### [TESTO PROPOSTO]
------------------------

Northway: recensione di The Hovering

Recensione a cura di Andrea Musumeci

Parafrasando il verso iniziale di una delle più famose poesie della poetessa americana Emily Dickinson, potremmo affermare: “Non c’è nessun vascello che, come un disco, possa portarci in paesi lontani…”.

Nell’immaginario collettivo, la musica è considerata una vera e propria “macchina del tempo”, nonché ipotetico mezzo di trasporto per viaggiare nel tempo, in grado di far balzare, in pochi istanti, da un’epoca temporale all’altra, sia nel passato che nel futuro, attraverso luoghi e scenari reali o utopistici.

Un tragitto visionario ed introspettivo dell’anima a bordo di un vascello volante alla scoperta della bellezza misteriosa delle suggestive terre del nord: così prende corpo The Hovering, il secondo lavoro discografico interamente strumentale dei bergamaschi Northway, edito il 25 settembre per l’etichetta indipendente I Dischi del Minollo, registrato presso il Trai Studio di Inzago da Fabio Intraina e masterizzato da Giovanni Versari presso La Maestà Studio di Tredozio.

The Hovering, nei suoi quasi 40 minuti di durata, scava nelle profondità dell’anima e dà continuità allo spartito sperimentale e al percorso emotivo e di crescita già intrapresi nel disco d’esordio Small Things, True Love (2017), traendo ispirazione dal protagonista del celebre romanzo di Jules Verne 20.000 Leghe Sotto i Mari.

------------------------

### [ESTRATTO DALLA FONTE]
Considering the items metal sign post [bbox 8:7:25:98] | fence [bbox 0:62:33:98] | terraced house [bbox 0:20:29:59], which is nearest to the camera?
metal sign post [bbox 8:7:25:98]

------------------------

### [CONSEGNA]
Continua la recensione dell'album The Hovering, riprendendo subito dopo l'ultima frase riportata. L'elenco proviene da una fonte diversa.

### [SOLUZIONE]
La band lombarda, mediante un certosino equilibrio ed intreccio tra suoni ed atmosfere, affronta la navigazione della nostra psiche e le insidie tentacolari del Kraken, mostro marino che riposa sul fondo del mare e metafora dell’oscurità dei nostri abissi, il quale, una volta risvegliato, porta distruzione in superficie, in quanto incarnazione della forza aggressiva e primordiale della natura, risvegliata dagli eccessi esplorativi dell’uomo.

The Hovering ci racconta la sfida dell’essere umano nei confronti della natura e dei propri limiti, nel tentativo di raggiungere poli di inaccessibilità (Point Nemo) sempre più estremi, che siano fisici o mentali, da cui spesso è difficile far ritorno ma che, a volte, risultano essere condizioni necessarie per distaccarsi ed isolarsi (Edinburgh Of The Seven Seas) dalla civiltà contemporanea malata ed ostile.

Le sei tracce di The Hovering fluttuano tra i solchi del mare magnum sonoro degli impetuosi feedback post-rock, costantemente e nostalgicamente in bilico (traduzione del termine Hovering) tra le malinconiche onde stilistiche della dreamwave e le lunghe note rarefatte della psichedelia, evocando identità sonore quali Mogwai, This Will Destroy You, Sigur Ros, God Is An Astronaut e Porcupine Tree.

I Northway rinunciano, dunque, all’impatto della sfera testuale per concedersi totalmente, con enfasi e dolcezza, alla contemplazione intima e tridimensionale tra spazio, terra ferma ed oceano, dove scenografie cinematografiche e pause ambient (Interlude) fanno da cornice ad un’essenza caleidoscopica di rock e spiritualità sospesa tra dimensione onirica e dimensione tangibile.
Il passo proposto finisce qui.